For younger tech founders in particular, there are multiple factors to consider when starting out on the VC funding process.

Few know this better than one of Ireland’s most successful young startup founders, Shane Curran. The 21-year-old recently scored something of a coup, landing a €14.7m funding round for his Dublin-based privacy tech firm Evervault from the cream of Silicon Valley’s venture firms: Index Ventures, Sequoia and Kleiner Perkins (with Dublin-based Frontline also involved).

“When I was raising for Evervault, I spent a lot of time with European investors and US investors, before focusing exclusivel­y on US investors. I talked to a lot of people. The biggest difference I noticed between European and US investors was the time horizons. European investors tend to focus on returns that might be within a fiveyear cycle. But with a US investor like Sequoia or Kleiner Perkins, if you told them that it might take 20 years, they’re okay with that. If you said something like that to an Irish fund, they’d think you were mad.”

This time element, Curran says, feeds into the underlying ambition for the startup itself. Because European and Irish investors still favour a relatively quick cashout date, it’s harder to focus on being something truly global.

“At scale, if you want to build a $10bn or $100bn company, five to seven years just isn’t long enough,” he says. “A trade sale can be a great

result, but you may not have any choice. Your hand might be forced.”

There were other things he learned along the way, too.

“You also want conviction investors. If an investor is continuing to talk about your traction and your metrics at a seed or pre-seed stage, you probably want to run a million miles from them. It’s often just an excuse not to invest. I wasted a year of my life on that. I don’t want other people my age, or anyone else raising money in general, to fall into that trap.”

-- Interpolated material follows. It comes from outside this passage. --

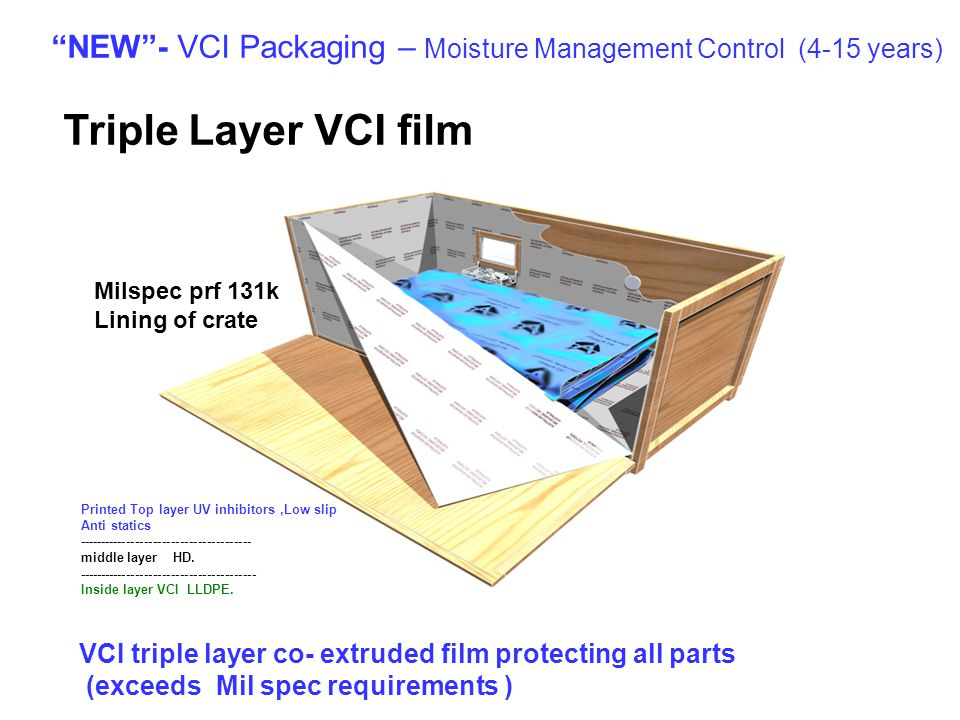 NEW - VCI Packaging – Moisture Management Control (4-15 years) Triple Layer VCI film VCI triple layer co- extruded film protecting all parts (exceeds Mil spec requirements ) Milspec prf 131k Lining of crate Printed Top layer UV inhibitors,Low slip Anti statics --------------------------------------- middle layer HD.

And on who to listen to, Curran says that those who are part of something far outweigh self-appointed hurlers from the ditch.

“I met loads of people that were giving me advice,” he says. “What I later realised was they were all the wrong people. And so I got the wrong advice. I tried to take shortcuts but it wasn’t really until I was exposed to a better way of doing it through trips to San Francisco that I understood all that.

“The simplest advice I have is to only take advice from people who are working for a company that’s operating on the scale that you want to get to. You shouldn’t take advice from people who haven’t gotten to the point that you want to get to.”

Some of this is echoed by other recently endowed Irish tech founders who spoke to the Sunday Independen­t about the process.

“Looking back, any investor who was on the fence or who we had to work to convince, ultimately didn’t follow through and sign a cheque,” says Patricia Scanlon, founder and CEO of Dublin-based SoapBox Labs, which landed a €5.8m round earlier this year on the strength of being one of the top kids’ language technology firms around. “With full hindsight, I am delighted they didn’t. The investor-founder relation is hard. Mutual respect is everything. It takes work from both sides to make it a good, long-term, productive relationsh­ip. Not being aligned on vision on day one does not bode well for the future.”

The Cork-based duo of John Goulding and Joe Lennon, co-founders of work communicat­ion software startup Workvivo, are another example of looking outside Ireland for funding. A few weeks ago, they announced a €14.7m round led by New York-based Tiger Global.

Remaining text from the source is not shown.